5. For Q.7, as shown in Figure 9, for a given frame, certain audio queries attend to the corresponding sounding object, while others may focus on the background. Each audio query captures distinct semantic features: some attend to specific parts of the sounding object, while others capture the entire object. Across different frames, queries adapt by attending to different objects. For instance, a query might focus on the sounding object in one frame but shift attention to the background in a different context.

6. For Q.9, as described by the appendix of Ref1 and its open-sourced code, Ref1 is trained on 512x512 resolution, while most of the AVS models are trained and evaluated on 224x224 resolution. We did not include it, considering the need for a consistent training resolution. However, this work's main contribution lies in its novel training strategy, which uses a relatively common network architecture. This makes our innovation points orthogonal. We believe that better results can be achieved by combining the methods from both of our works.

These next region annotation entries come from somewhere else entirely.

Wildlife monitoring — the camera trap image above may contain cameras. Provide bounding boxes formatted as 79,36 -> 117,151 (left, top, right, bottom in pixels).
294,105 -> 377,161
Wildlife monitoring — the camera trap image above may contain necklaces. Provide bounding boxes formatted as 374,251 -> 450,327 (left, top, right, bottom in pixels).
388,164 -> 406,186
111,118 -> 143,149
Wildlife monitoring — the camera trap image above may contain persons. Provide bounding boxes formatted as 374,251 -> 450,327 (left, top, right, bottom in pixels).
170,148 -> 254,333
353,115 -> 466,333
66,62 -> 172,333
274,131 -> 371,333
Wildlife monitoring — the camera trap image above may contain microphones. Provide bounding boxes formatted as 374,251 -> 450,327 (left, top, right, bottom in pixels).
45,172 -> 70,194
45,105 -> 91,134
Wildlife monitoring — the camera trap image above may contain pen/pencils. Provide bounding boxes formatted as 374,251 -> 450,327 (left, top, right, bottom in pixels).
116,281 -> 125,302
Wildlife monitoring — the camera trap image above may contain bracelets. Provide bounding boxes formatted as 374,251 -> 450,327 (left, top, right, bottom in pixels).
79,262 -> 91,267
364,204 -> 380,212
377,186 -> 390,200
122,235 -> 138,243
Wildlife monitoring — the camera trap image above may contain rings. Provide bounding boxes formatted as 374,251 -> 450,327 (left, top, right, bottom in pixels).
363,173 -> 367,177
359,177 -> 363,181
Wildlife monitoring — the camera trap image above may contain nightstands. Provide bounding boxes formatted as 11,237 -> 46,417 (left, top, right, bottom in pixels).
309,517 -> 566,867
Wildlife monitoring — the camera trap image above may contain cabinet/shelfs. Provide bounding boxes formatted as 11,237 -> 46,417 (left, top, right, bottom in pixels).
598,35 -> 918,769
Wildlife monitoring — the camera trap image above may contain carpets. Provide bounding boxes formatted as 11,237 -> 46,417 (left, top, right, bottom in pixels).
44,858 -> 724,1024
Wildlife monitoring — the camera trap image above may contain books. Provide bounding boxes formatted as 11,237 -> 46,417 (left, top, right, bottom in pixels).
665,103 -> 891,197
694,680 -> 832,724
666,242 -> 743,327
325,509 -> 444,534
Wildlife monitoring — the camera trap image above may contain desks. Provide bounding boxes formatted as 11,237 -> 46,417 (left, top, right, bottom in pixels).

7. For Q.10, from the perspective of tasks, S4 shows quite a different property from MS3. In the single source subset S4, we find that sounding objects are commonly at the saliency position. AVS models could still segment correct objects as a kind of saliency object segmentation, even without the help of audio (See Table 4. w/o QG). That is, audio-visual correspondence plays a minor role in the S4 task. While in the MS3 subset, multiple objects appear in a single image, some may be sounding while some may not, which requires better audio-visual distinguishing ability than S4. With attention dissipation, it is easier to distinguish multiple-sounding objects, which further harms the performance. As we tackle attention dissipation with PQG, the model gains the distinguishing ability and shows satisfied performance.